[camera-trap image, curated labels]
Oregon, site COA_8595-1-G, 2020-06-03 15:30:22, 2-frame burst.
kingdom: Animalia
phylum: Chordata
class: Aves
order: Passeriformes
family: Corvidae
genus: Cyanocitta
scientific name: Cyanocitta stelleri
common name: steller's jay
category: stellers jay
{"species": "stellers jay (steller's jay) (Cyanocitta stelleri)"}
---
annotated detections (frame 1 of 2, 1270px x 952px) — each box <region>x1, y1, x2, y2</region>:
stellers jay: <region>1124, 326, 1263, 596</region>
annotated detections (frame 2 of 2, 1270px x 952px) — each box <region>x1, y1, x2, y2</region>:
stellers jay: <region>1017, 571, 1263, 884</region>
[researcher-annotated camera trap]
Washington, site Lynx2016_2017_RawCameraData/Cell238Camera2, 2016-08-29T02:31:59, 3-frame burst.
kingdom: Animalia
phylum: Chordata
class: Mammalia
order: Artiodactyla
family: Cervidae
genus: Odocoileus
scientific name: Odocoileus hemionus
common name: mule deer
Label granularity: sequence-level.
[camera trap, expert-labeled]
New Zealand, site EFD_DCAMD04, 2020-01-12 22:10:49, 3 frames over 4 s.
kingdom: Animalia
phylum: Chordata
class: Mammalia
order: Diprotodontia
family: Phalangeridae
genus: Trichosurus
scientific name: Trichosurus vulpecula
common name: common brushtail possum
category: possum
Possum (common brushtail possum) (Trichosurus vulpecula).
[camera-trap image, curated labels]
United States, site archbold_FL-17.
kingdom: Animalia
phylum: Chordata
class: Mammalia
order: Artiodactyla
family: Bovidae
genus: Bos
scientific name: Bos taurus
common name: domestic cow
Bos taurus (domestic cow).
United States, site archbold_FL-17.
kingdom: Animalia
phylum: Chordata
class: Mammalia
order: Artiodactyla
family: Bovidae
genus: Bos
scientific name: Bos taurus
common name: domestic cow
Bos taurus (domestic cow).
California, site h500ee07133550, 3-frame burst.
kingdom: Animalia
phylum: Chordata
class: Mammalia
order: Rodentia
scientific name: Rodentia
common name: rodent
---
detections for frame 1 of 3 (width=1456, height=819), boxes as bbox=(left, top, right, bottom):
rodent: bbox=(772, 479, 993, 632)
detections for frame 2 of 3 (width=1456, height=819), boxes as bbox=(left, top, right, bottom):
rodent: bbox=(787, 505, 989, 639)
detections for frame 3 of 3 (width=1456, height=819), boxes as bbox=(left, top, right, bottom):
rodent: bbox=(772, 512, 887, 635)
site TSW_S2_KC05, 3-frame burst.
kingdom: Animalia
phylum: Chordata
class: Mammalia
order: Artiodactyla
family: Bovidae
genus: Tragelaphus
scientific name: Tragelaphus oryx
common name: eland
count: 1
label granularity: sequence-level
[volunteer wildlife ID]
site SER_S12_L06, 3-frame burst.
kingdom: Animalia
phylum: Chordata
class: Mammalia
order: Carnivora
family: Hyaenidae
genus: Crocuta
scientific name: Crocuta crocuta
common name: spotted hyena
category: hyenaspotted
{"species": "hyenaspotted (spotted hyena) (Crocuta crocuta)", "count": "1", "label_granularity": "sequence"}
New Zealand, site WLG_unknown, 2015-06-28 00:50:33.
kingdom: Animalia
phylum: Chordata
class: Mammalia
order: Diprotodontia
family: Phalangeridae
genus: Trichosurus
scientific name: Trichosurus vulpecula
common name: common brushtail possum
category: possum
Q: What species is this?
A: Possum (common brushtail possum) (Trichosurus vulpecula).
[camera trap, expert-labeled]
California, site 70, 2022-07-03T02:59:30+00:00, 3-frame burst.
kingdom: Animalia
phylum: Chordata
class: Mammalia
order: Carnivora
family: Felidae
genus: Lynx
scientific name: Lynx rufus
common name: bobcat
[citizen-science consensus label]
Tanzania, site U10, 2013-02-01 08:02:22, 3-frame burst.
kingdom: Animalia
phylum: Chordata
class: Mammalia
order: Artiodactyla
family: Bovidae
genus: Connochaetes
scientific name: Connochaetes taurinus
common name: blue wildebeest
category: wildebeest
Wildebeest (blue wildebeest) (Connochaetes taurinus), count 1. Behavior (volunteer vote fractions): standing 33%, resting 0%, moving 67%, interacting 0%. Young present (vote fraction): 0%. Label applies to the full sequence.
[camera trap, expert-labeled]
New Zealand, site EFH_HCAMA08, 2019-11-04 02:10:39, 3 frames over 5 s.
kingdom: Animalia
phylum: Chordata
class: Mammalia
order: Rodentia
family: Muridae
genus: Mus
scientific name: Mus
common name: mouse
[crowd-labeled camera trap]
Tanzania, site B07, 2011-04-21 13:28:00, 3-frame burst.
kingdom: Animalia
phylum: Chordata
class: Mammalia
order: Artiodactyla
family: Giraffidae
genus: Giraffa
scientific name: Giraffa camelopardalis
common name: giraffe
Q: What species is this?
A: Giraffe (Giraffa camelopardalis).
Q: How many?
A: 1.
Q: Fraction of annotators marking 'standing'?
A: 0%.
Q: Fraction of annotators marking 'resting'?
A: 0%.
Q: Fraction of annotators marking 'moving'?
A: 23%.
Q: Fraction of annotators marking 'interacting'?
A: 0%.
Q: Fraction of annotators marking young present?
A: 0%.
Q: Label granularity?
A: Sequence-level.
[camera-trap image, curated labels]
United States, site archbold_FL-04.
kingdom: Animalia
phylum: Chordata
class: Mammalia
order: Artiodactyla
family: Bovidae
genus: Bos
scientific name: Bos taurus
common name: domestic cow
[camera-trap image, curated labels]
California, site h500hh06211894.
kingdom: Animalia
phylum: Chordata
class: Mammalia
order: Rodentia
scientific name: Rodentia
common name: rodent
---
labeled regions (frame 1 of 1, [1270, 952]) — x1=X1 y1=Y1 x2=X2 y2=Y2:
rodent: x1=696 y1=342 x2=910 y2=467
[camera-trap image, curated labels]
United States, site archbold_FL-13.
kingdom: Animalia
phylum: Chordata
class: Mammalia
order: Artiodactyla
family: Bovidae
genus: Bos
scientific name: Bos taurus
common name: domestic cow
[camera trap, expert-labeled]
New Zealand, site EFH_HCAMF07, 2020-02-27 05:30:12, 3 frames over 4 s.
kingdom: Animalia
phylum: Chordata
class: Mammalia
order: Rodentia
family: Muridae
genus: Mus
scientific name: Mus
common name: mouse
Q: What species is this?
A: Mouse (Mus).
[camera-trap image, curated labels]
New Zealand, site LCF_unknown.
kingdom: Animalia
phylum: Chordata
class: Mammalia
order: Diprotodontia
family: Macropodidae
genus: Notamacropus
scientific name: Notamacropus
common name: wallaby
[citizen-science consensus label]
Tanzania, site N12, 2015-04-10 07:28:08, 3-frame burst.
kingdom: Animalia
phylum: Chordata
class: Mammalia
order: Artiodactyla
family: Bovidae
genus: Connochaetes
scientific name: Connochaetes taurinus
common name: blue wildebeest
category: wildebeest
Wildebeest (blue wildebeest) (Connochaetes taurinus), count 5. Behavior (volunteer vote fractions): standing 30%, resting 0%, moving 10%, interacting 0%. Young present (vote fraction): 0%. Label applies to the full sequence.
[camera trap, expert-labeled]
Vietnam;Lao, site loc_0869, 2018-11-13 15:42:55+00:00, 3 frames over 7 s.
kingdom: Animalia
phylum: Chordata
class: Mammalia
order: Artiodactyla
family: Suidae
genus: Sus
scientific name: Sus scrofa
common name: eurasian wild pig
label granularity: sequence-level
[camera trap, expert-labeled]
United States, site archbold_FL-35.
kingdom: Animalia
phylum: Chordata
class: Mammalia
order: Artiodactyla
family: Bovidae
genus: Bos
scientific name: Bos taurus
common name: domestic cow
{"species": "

TO DO
Reproduce the listing above precisely.

EXPECTED OUTPUT
[camera-trap image, curated labels]
Oregon, site COA_8595-1-G, 2020-06-03 15:30:22, 2-frame burst.
kingdom: Animalia
phylum: Chordata
class: Aves
order: Passeriformes
family: Corvidae
genus: Cyanocitta
scientific name: Cyanocitta stelleri
common name: steller's jay
category: stellers jay
{"species": "stellers jay (steller's jay) (Cyanocitta stelleri)"}
---
annotated detections (frame 1 of 2, 1270px x 952px) — each box <region>x1, y1, x2, y2</region>:
stellers jay: <region>1124, 326, 1263, 596</region>
annotated detections (frame 2 of 2, 1270px x 952px) — each box <region>x1, y1, x2, y2</region>:
stellers jay: <region>1017, 571, 1263, 884</region>
[researcher-annotated camera trap]
Washington, site Lynx2016_2017_RawCameraData/Cell238Camera2, 2016-08-29T02:31:59, 3-frame burst.
kingdom: Animalia
phylum: Chordata
class: Mammalia
order: Artiodactyla
family: Cervidae
genus: Odocoileus
scientific name: Odocoileus hemionus
common name: mule deer
Label granularity: sequence-level.
[camera trap, expert-labeled]
New Zealand, site EFD_DCAMD04, 2020-01-12 22:10:49, 3 frames over 4 s.
kingdom: Animalia
phylum: Chordata
class: Mammalia
order: Diprotodontia
family: Phalangeridae
genus: Trichosurus
scientific name: Trichosurus vulpecula
common name: common brushtail possum
category: possum
Possum (common brushtail possum) (Trichosurus vulpecula).
[camera-trap image, curated labels]
United States, site archbold_FL-17.
kingdom: Animalia
phylum: Chordata
class: Mammalia
order: Artiodactyla
family: Bovidae
genus: Bos
scientific name: Bos taurus
common name: domestic cow
Bos taurus (domestic cow).
United States, site archbold_FL-17.
kingdom: Animalia
phylum: Chordata
class: Mammalia
order: Artiodactyla
family: Bovidae
genus: Bos
scientific name: Bos taurus
common name: domestic cow
Bos taurus (domestic cow).
California, site h500ee07133550, 3-frame burst.
kingdom: Animalia
phylum: Chordata
class: Mammalia
order: Rodentia
scientific name: Rodentia
common name: rodent
---
detections for frame 1 of 3 (width=1456, height=819), boxes as bbox=(left, top, right, bottom):
rodent: bbox=(772, 479, 993, 632)
detections for frame 2 of 3 (width=1456, height=819), boxes as bbox=(left, top, right, bottom):
rodent: bbox=(787, 505, 989, 639)
detections for frame 3 of 3 (width=1456, height=819), boxes as bbox=(left, top, right, bottom):
rodent: bbox=(772, 512, 887, 635)
site TSW_S2_KC05, 3-frame burst.
kingdom: Animalia
phylum: Chordata
class: Mammalia
order: Artiodactyla
family: Bovidae
genus: Tragelaphus
scientific name: Tragelaphus oryx
common name: eland
count: 1
label granularity: sequence-level
[volunteer wildlife ID]
site SER_S12_L06, 3-frame burst.
kingdom: Animalia
phylum: Chordata
class: Mammalia
order: Carnivora
family: Hyaenidae
genus: Crocuta
scientific name: Crocuta crocuta
common name: spotted hyena
category: hyenaspotted
{"species": "hyenaspotted (spotted hyena) (Crocuta crocuta)", "count": "1", "label_granularity": "sequence"}
New Zealand, site WLG_unknown, 2015-06-28 00:50:33.
kingdom: Animalia
phylum: Chordata
class: Mammalia
order: Diprotodontia
family: Phalangeridae
genus: Trichosurus
scientific name: Trichosurus vulpecula
common name: common brushtail possum
category: possum
Q: What species is this?
A: Possum (common brushtail possum) (Trichosurus vulpecula).
[camera trap, expert-labeled]
California, site 70, 2022-07-03T02:59:30+00:00, 3-frame burst.
kingdom: Animalia
phylum: Chordata
class: Mammalia
order: Carnivora
family: Felidae
genus: Lynx
scientific name: Lynx rufus
common name: bobcat
[citizen-science consensus label]
Tanzania, site U10, 2013-02-01 08:02:22, 3-frame burst.
kingdom: Animalia
phylum: Chordata
class: Mammalia
order: Artiodactyla
family: Bovidae
genus: Connochaetes
scientific name: Connochaetes taurinus
common name: blue wildebeest
category: wildebeest
Wildebeest (blue wildebeest) (Connochaetes taurinus), count 1. Behavior (volunteer vote fractions): standing 33%, resting 0%, moving 67%, interacting 0%. Young present (vote fraction): 0%. Label applies to the full sequence.
[camera trap, expert-labeled]
New Zealand, site EFH_HCAMA08, 2019-11-04 02:10:39, 3 frames over 5 s.
kingdom: Animalia
phylum: Chordata
class: Mammalia
order: Rodentia
family: Muridae
genus: Mus
scientific name: Mus
common name: mouse
[crowd-labeled camera trap]
Tanzania, site B07, 2011-04-21 13:28:00, 3-frame burst.
kingdom: Animalia
phylum: Chordata
class: Mammalia
order: Artiodactyla
family: Giraffidae
genus: Giraffa
scientific name: Giraffa camelopardalis
common name: giraffe
Q: What species is this?
A: Giraffe (Giraffa camelopardalis).
Q: How many?
A: 1.
Q: Fraction of annotators marking 'standing'?
A: 0%.
Q: Fraction of annotators marking 'resting'?
A: 0%.
Q: Fraction of annotators marking 'moving'?
A: 23%.
Q: Fraction of annotators marking 'interacting'?
A: 0%.
Q: Fraction of annotators marking young present?
A: 0%.
Q: Label granularity?
A: Sequence-level.
[camera-trap image, curated labels]
United States, site archbold_FL-04.
kingdom: Animalia
phylum: Chordata
class: Mammalia
order: Artiodactyla
family: Bovidae
genus: Bos
scientific name: Bos taurus
common name: domestic cow
[camera-trap image, curated labels]
California, site h500hh06211894.
kingdom: Animalia
phylum: Chordata
class: Mammalia
order: Rodentia
scientific name: Rodentia
common name: rodent
---
labeled regions (frame 1 of 1, [1270, 952]) — x1=X1 y1=Y1 x2=X2 y2=Y2:
rodent: x1=696 y1=342 x2=910 y2=467
[camera-trap image, curated labels]
United States, site archbold_FL-13.
kingdom: Animalia
phylum: Chordata
class: Mammalia
order: Artiodactyla
family: Bovidae
genus: Bos
scientific name: Bos taurus
common name: domestic cow
[camera trap, expert-labeled]
New Zealand, site EFH_HCAMF07, 2020-02-27 05:30:12, 3 frames over 4 s.
kingdom: Animalia
phylum: Chordata
class: Mammalia
order: Rodentia
family: Muridae
genus: Mus
scientific name: Mus
common name: mouse
Q: What species is this?
A: Mouse (Mus).
[camera-trap image, curated labels]
New Zealand, site LCF_unknown.
kingdom: Animalia
phylum: Chordata
class: Mammalia
order: Diprotodontia
family: Macropodidae
genus: Notamacropus
scientific name: Notamacropus
common name: wallaby
[citizen-science consensus label]
Tanzania, site N12, 2015-04-10 07:28:08, 3-frame burst.
kingdom: Animalia
phylum: Chordata
class: Mammalia
order: Artiodactyla
family: Bovidae
genus: Connochaetes
scientific name: Connochaetes taurinus
common name: blue wildebeest
category: wildebeest
Wildebeest (blue wildebeest) (Connochaetes taurinus), count 5. Behavior (volunteer vote fractions): standing 30%, resting 0%, moving 10%, interacting 0%. Young present (vote fraction): 0%. Label applies to the full sequence.
[camera trap, expert-labeled]
Vietnam;Lao, site loc_0869, 2018-11-13 15:42:55+00:00, 3 frames over 7 s.
kingdom: Animalia
phylum: Chordata
class: Mammalia
order: Artiodactyla
family: Suidae
genus: Sus
scientific name: Sus scrofa
common name: eurasian wild pig
label granularity: sequence-level
[camera trap, expert-labeled]
United States, site archbold_FL-35.
kingdom: Animalia
phylum: Chordata
class: Mammalia
order: Artiodactyla
family: Bovidae
genus: Bos
scientific name: Bos taurus
common name: domestic cow
{"species": "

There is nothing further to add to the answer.